Скользнув рукой вдоль ее ребер до небольшой выемки на сгибе бедра, он ухватился пальцами за упругий стебель, и она заныла от боли.
– Что ты делаешь? – прохрипела она, и на глазах выступили слезы.
Кира повела плечом, дернулась, но Зорев держал ее крепко. Обхватив свободной рукой, он прижимал ее локти к груди так, что она не могла пошевелиться.
– Тихо, тихо. – В кулаке он сжимал маленький розовый цветок.
– Пожалуйста, – простонала Кира.
– Не бойся, – сказал он ей прямо в ухо, и шею обожгло дыханием. – Ты же мне доверяешь?
Она не потеряла сознание, просто тупо смотрела в окно. Там на лужайке перед домом было скопление одуванчиков, огромное желтое поле. В три года Кира упала в пруд. Сначала вокруг стояла абсолютная тишина и темнота, а потом чьи-то руки вытащили ее на яркое солнце. Самое отчетливое воспоминание – венок из одуванчиков у нее на шее. Эти мокрые цветы она помнила так хорошо, как будто все случилось вчера.
Придя в себя, она кое-как зажала рану, но по ляжке все равно текло, и пол был теплым и липким. Она не смотрела на Зорева, а когда он подался вперед, чтобы ее обнять, отшатнулась. Тогда он легко потрепал ее по голове – как нерадивого, но все-таки любимого ребенка. Потом она надела юбку, поправила кофту, подхватила белые босоножки с ремешками. Ноги у нее были перепачканы, поэтому она вышла босая на крыльцо, спустилась к желтым цветам.

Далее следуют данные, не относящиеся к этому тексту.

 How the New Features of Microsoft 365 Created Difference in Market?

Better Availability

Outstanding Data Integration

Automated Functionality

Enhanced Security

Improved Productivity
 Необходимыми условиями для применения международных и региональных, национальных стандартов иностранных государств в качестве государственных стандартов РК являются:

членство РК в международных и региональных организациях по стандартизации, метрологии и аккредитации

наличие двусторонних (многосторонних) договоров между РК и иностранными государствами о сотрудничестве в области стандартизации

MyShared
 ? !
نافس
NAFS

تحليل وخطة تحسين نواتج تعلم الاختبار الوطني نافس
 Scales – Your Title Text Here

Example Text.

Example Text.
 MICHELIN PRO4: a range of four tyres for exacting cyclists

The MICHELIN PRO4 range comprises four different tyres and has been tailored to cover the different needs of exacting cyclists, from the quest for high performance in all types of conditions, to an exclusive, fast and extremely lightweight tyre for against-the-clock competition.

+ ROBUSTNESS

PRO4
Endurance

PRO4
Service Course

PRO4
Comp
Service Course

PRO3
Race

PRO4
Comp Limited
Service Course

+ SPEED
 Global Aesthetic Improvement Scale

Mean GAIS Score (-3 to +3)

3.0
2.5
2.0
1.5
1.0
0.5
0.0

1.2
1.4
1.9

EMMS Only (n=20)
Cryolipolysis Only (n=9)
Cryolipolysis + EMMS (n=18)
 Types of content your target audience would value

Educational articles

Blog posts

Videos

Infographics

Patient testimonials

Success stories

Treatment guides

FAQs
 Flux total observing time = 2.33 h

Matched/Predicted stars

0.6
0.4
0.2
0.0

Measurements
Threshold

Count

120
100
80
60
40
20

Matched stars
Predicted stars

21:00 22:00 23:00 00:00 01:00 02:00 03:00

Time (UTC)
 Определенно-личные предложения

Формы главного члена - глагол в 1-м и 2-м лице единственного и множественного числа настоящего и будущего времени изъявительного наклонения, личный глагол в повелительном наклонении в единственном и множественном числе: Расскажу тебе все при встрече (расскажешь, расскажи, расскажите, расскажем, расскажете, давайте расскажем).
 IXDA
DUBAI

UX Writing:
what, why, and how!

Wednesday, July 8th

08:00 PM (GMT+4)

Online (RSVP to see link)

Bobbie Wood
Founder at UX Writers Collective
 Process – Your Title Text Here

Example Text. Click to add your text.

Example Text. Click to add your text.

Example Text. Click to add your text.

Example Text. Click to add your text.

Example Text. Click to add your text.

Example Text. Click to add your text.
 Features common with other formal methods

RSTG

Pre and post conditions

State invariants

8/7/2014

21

В тени дома Кира заметила Рахель. Она была умной, поэтому научилась поднимать засов калитки и выходить за ограждение. Кира вытянула вперед руку и тихо позвала, но косуля не шелохнулась, и она пошла к ней по цветам, обтирая ступни и лодыжки, пока кожа не стала совершенно чистой.
Глава четвертая
Марианна проснулась и открыла глаза. В комнате было темно. Всегда стремительная, она дернулась, подскочила и вдруг замерла как пришибленная. Тело не слушалось: плохо двигалась шея и в голове мутилось. Марианна хотела пить, но для этого пришлось бы вытянуться, напрячься, запрокинуть голову. Каждое движение отвечало одышкой, как будто она весь день не слезала с бегового колеса. С левой стороны что-то сильно сдавливало гортань, но Марианна все-таки приподнялась и сделала несколько быстрых глотков. Теплая вода лизнула больное горло, и она почувствовала облегчение. Улыбнулась бы, если бы могла. Удовлетворенная этой маленькой победой, она вытянулась на полу, осторожно положив голову на подстилку – правой стороной, чтобы было не так больно. Сердце колотилось со страшной скоростью. Обрюзгшее тело била мелкая дрожь. Марианна вздохнула, закрыла глаза и умерла.
Тележка подскакивала на вздутом линолеуме, дрожала металлическими емкостями с зерном и пшенной кашей, лязгала бутылками. У Альфии внутри все сжималось от этого звона.
– Сюда, – сказала ей Кира. Когда она отпирала дверь маленьким ключом, другие ключи бормотали в связке. – Воняет тут, конечно, знатно, но ты быстро привыкнешь. Работа проще простого: утром покормила и свободна.
В маленькой комнате вдоль стен стояли клетки, и в каждой шелестело по мыши. Красные глазки ерзали туда-сюда.
– Писки, стоны, поникшая голова, сгорбленная поза – все подмечай. Никакие процедуры мы не проводим, кровь тоже не берем, это все Москва делает.
– И часто они болеют? – спросила Альфия. Она слышала, как шебуршат опилки под быстрыми лапками, как отлетает прозрачная шелуха от очищенного зерна.
– Порядочно. Но ты их не жалей. Мыши – животные-жертвы, слыхала?
Альфия кивнула. Из «Руководства по работе с лабораторными животными» она знала: «Лабораторные грызуны (мыши, крысы, морские свинки) и лагоморфы (кролики)… умеют скрывать внешние признаки или поведение, сигнализирующие о боли и заболевании, чтобы уменьшить шансы быть съеденными хищниками».